Der Streit um die neu erhobenen Steuern entzündet sich an der Frage, ob sich die Steuerbefreiungen für die Kirchen auch auf Grundstücke wie Schulen, Hotels und Wohnungen erstrecken, die nicht direkt für den Gottesdienst oder religiöse Zwecke genutzt werden. Die Kirchen – und auch hier wieder zuvörderst die Orthodoxe Kirche – verteidigen natürlich ihre bisher unangetastete, grundsätzliche Steuerfreiheit. Es würde ihre Einkünfte spürbar schmälern, würden die Einnahmen aus der Vermietung dieser Immobilien entfallen.

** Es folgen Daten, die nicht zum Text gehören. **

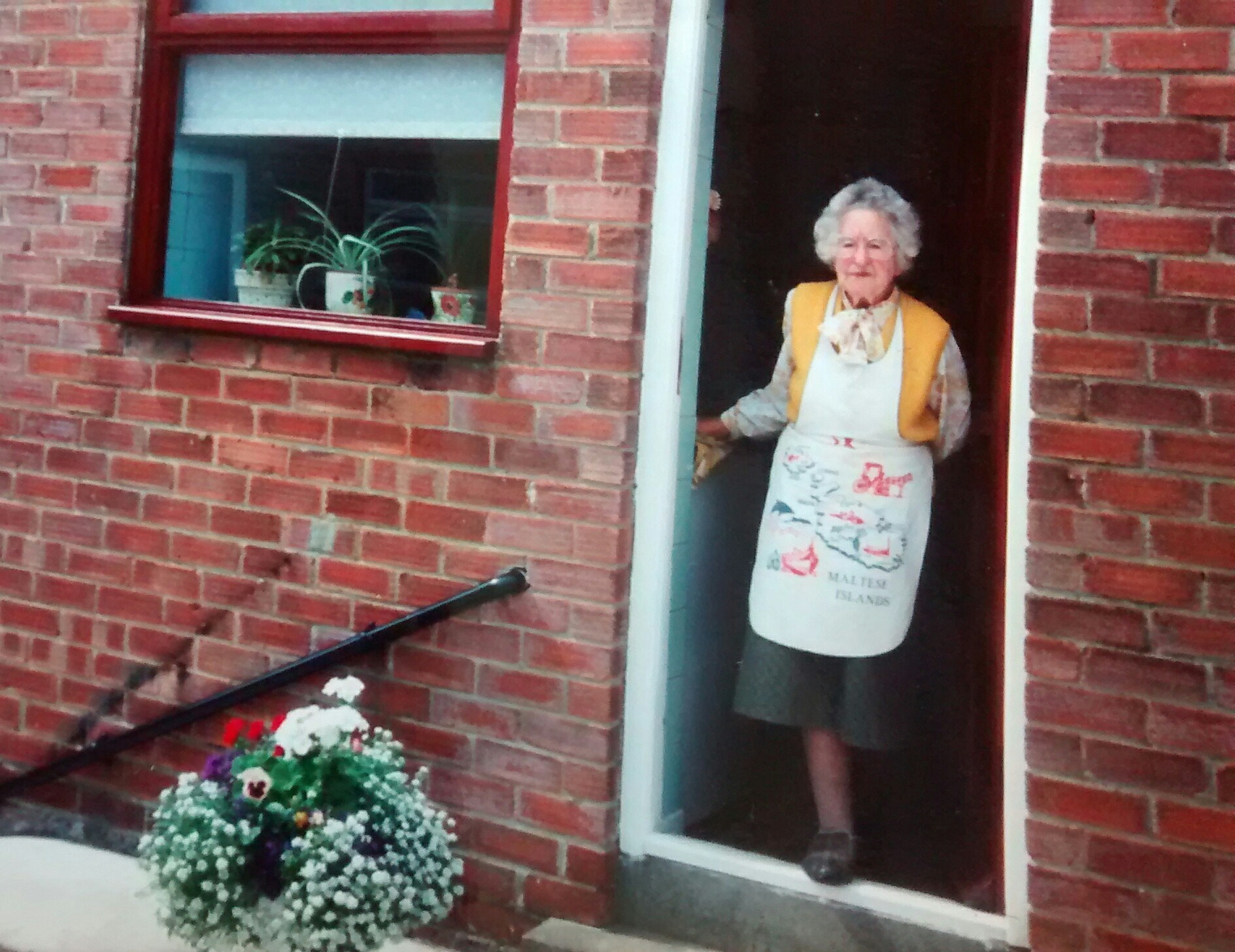 Grandma at her kitchen door. Yes, I'm crying now.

Die Kommune Jerusalem hat über ihren Anwalt eine Mitteilung an den Anwalt der christlich-orthodoxen Kirche in Jerusalem geschickt, in der er ein Pfandrecht auf die Vermögenswerte der orthodoxen Kirche in Höhe von 30,6 Millionen NIS (Israelische Schekel, entspricht ca. 7,2 Millionen Euro) erhoben wird. Das ist die Summe, die an Steuern auf die nicht religiös genutzten Immobilien berechnet wurde. Eine Aufstellung, nach welchen Regeln und Steuersätzen die Stadt diese Summe ermittelt haben will, gibt es nicht. Sie erscheint auch deshalb fragwürdig, weil im gleichen Schreiben die Kirche aufgefordert wurde, die Vermögenswerte der Kirche detailliert aufzuführen. Außerdem möge man doch bitte gleich einen Scheck mit der geforderten Summe beilegen.

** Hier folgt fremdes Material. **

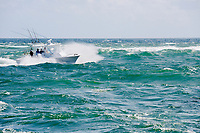 A small fishing boat returning to the Boynton Beach Inlet, Boynton Beach, Florida is challenged by windy conditions and rough seas.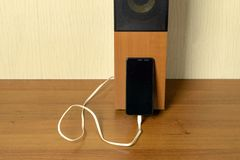 Old speaker linked by usb-cable to smartphone. Clouse-up. Old speaker linked by usb-cable to smartphone royalty free stock image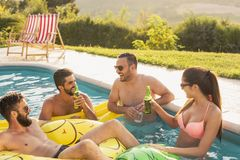 Friends having fun at a poolside party stock images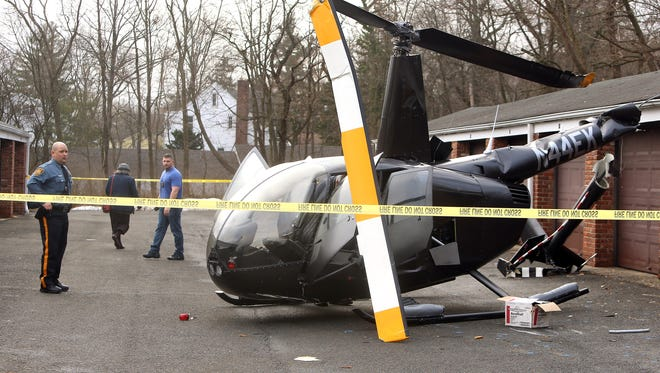 The FAA investigates after a Friday night helicopter hard landing in an apartment complex parking lot off Main Street in Chatham.  February 25, 2017, Chatham, NJ.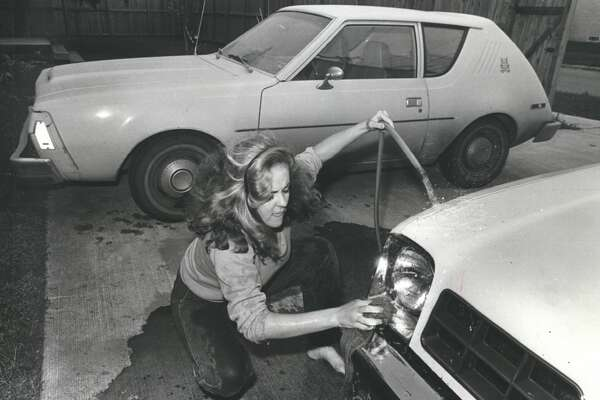 Montrose-area resident Mary Long hoses down her car in 1982 to rid it of volcanic ash that drifted to Houston from a recent eruption of El Chichon volcano about 420 miles southeast of Mexico City. The ash blanketed the Houston area and hampered traffic in coastal airports. A cold front that moved into the area Friday was expected to push the ash cloud toward the Gulf of Mexico.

Dazu kommt noch ein neuerlicher Aufreger: Die Stadt Jerusalem will diese Forderung auch deshalb durchdrücken, weil sie hochwertige und besonders wertvolle Immobilienobjekte in der christlichen Altstadt an die stramm-rechte „Ateret Kohanim-Organisation“ verpachten. Diese religiös-zionistische Bewegung hat sich zum Ziel gesetzt, die jüdische Präsenz in der Altstadt wiederherzustellen und zu stärken.
Der Jerusalemer Bürgermeister Nir Barkat findet es nicht fair, den Kirchen auch für rein wirtschaftlich genutzte Objekte Steuerbefreiung zu gewähren. „Warum sollte das Mamila Hotel Steuern zahlen und das Notre Dame Hotel, das genau gegenüber liegt, von Steuern ausgenommen sein?“, twitterte er und fügte hinzu, dass die christlichen Kirchen zusammen der Stadt 650 Millionen NIS (153 Millionen Euro) schulden.